Boualem Sansal: L’œuvre de George Orwell fait écho à notre besoin d’éclairer l’avenir, d’indiquer des caps, d’avoir une vision large et longue. Face à l’urgence de la crise, la dictature de l’immédiateté est en train d’écraser toute réflexion profonde et stratégique. Celle-ci se fait notamment dans les universités, mais ces dernières sont coupées du grand public et des acteurs politiques. La littérature est un moyen efficace de porter cette réflexion longue sur la place publique et de mobiliser les opinions. Dans 1984, Orwell avait prédit que le monde serait divisé en trois gigantesques empires Océania, Estasia et Eurasia, qui se feraient la guerre en permanence pour dominer la planète. Aujourd’hui, les Etats-Unis, l’Europe occidentale et la Chine se disputent le pouvoir mondial. Mais un quatrième concurrent décidé et intelligent émerge et progresse de manière spectaculaire. Il s’agit du totalitarisme islamique.

Pour imaginer l’empire intégriste de 2084, vous êtes-vous inspiré de l’actualité en particulier de la progression de l’Etat islamique?

Mon livre dépasse l’actualité et notamment la question de Daech car l’islamisme se répand dans le monde autrement que par la voie de cette organisation qui, comme dans l’évolution des espèces, est une branche condamnée. Cet «État» sème la terreur et le chaos, mais est appelé à disparaître. En revanche, l’islamisme, dans sa version totalitaire et conquérante, s’inscrit dans un processus lent et complexe. Sa montée en puissance passe par la violence, mais pas seulement. Elle se fait également à travers l’enrichissement des pays musulmans, la création d’une finance islamique, l’investissement dans l’enseignement, les médias ou les activités caritatives. L’Abistan est le résultat de cette stratégie de long terme.

L’Abistan, l’empire que vous décrivez, fait beaucoup penser à l’Iran …

L’Abistan est contrôlé par un guide suprême et un appareil qui sont omniprésents, mais invisibles, tandis que le peuple a été ramené à l’état domestique. Entre les deux, une oligarchie qui dirige. Un peu comme en Iran où on ne voit pratiquement pas l’ayatollah Khamenei, guide suprême de la Révolution.

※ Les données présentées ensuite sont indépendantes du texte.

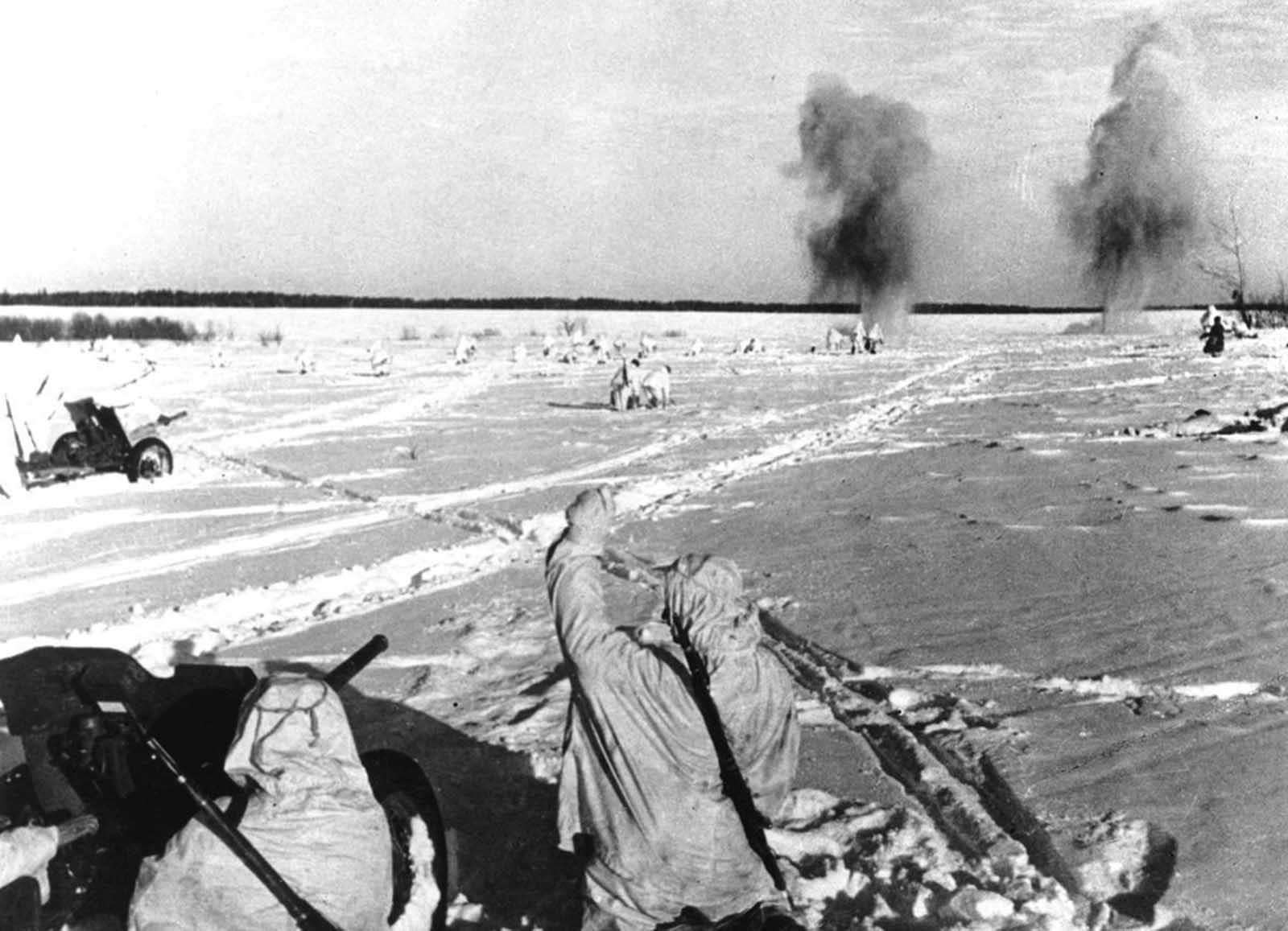 Red Army soldiers in camouflage gear on a snow-covered battlefield, somewhere along the German-Russian war front, as they advance against German positions on March 3, 1943.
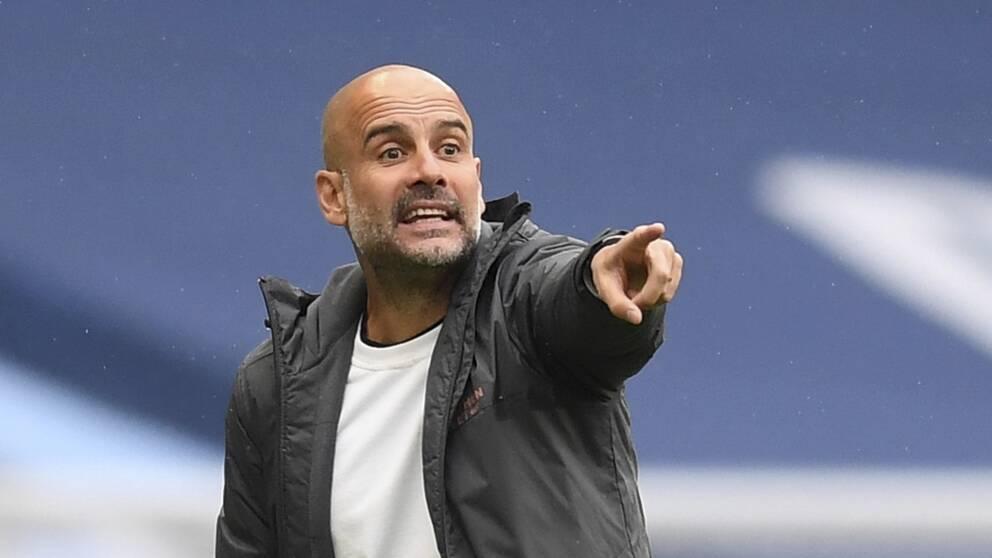 Manchester Citys tränare Pep Guardiola under en match.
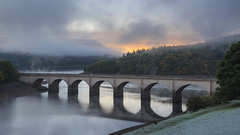 Ashopton viaduct (Keartona) Tags: dawn morning ashopton viaduct bridge ladybower reservoir peakdistrict derwent valley derbyshire england autumn october mist bamford reflection arches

L’Iran est un grand pays, qui a planifié un véritable projet politique tandis que Daech est davantage dans l’improvisation et le banditisme. L’État islamique est trop faible intellectuellement pour tenir sur la durée. L’Iran a l’habileté de se servir du terrorisme pour détourner l’attention et obtenir des concessions des pays occidentaux comme l’accord sur le nucléaire qui vient d’être signé avec les Etats-Unis. L’Iran chiite pourrait détruire Daech et ainsi passé pour un sauveur auprès des sunnites majoritaires qui lui feraient allégeance. Selon moi, l’État islamique est une diversion. La Turquie, dernier califat, est aussi dans un processus mental très profond de reconstitution de l’empire Ottoman. Il y aura probablement une compétition entre Ankara et Téhéran pour le leadership du futur empire. Cependant la position géographique de l’Iran est un atout. L’Iran est situé en Asie, entre l’Irak, à l’ouest, et l’Afghanistan et le Pakistan, à l’est. Il a également des frontières communes, au nord, avec l’Azerbaïdjan et le Turkménistan. Ces pays riches en matières premières pourraient être les satellites de l’Abistan à partir desquels il poursuivra son expansion.

Vous écrivez: «La religion peut faire aimer Dieu mais elle fait détester l’homme et haïr l’humanité.» Toutes les religions ont-elles un potentiel totalitaire ou l’islam est-il spécifiquement incompatible avec la démocratie?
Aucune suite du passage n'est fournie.